Given records ▸
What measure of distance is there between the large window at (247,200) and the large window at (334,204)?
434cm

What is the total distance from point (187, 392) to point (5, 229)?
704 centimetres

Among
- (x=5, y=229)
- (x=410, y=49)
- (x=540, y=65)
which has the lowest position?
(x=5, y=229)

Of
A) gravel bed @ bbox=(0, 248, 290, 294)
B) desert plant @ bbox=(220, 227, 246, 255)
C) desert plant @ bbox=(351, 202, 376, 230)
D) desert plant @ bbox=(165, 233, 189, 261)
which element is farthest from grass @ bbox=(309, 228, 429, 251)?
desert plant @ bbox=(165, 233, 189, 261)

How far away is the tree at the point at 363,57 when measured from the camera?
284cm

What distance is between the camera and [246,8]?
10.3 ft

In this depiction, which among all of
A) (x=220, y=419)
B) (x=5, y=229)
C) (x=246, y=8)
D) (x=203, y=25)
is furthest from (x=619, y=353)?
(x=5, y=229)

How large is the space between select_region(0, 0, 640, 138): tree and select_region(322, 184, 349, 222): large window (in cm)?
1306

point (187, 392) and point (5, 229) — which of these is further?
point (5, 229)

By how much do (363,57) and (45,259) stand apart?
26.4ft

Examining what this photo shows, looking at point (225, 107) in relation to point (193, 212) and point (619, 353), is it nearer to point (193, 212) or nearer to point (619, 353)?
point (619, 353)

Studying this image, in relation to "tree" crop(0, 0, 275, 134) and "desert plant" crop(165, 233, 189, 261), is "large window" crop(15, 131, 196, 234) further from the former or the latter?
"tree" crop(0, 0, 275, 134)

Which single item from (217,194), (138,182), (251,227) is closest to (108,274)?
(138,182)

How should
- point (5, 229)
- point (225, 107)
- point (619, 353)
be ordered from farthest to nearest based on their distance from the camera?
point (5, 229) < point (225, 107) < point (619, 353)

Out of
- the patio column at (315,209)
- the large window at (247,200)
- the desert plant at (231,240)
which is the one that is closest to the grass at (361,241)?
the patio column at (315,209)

Written exercise ▸ Reproduce every one of the items above verbatim, leaving each line unchanged.

Correct result ▸
What measure of distance is there between the large window at (247,200) and the large window at (334,204)?
434cm

What is the total distance from point (187, 392) to point (5, 229)?
704 centimetres

Among
- (x=5, y=229)
- (x=410, y=49)
- (x=540, y=65)
which has the lowest position?
(x=5, y=229)

Of
A) gravel bed @ bbox=(0, 248, 290, 294)
B) desert plant @ bbox=(220, 227, 246, 255)
C) desert plant @ bbox=(351, 202, 376, 230)
D) desert plant @ bbox=(165, 233, 189, 261)
which element is farthest from grass @ bbox=(309, 228, 429, 251)?
desert plant @ bbox=(165, 233, 189, 261)

How far away is the tree at the point at 363,57 when measured from the camera?
284cm

What distance is between the camera and [246,8]?
10.3 ft

In this depiction, which among all of
A) (x=220, y=419)
B) (x=5, y=229)
C) (x=246, y=8)
D) (x=203, y=25)
is furthest from (x=619, y=353)?
(x=5, y=229)

How large is the space between select_region(0, 0, 640, 138): tree and select_region(322, 184, 349, 222): large window (in cm)?
1306

point (187, 392) and point (5, 229) — which of these is further?
point (5, 229)

By how much do (363,57) and (45,259) stand apart?
26.4ft

Examining what this photo shows, looking at point (225, 107) in relation to point (193, 212) and point (619, 353), is it nearer to point (193, 212) or nearer to point (619, 353)?
point (619, 353)

Studying this image, in relation to "tree" crop(0, 0, 275, 134) and "desert plant" crop(165, 233, 189, 261), is "large window" crop(15, 131, 196, 234) further from the former or the latter?
"tree" crop(0, 0, 275, 134)

Which single item from (217,194), (138,182), (251,227) is closest to (108,274)?
(138,182)

How should
- point (5, 229)
- point (225, 107)
- point (619, 353)
be ordered from farthest to nearest based on their distance from the camera?
point (5, 229) < point (225, 107) < point (619, 353)

Out of
- the patio column at (315,209)
- the large window at (247,200)
- the desert plant at (231,240)
which is the one that is closest to the grass at (361,241)?
the patio column at (315,209)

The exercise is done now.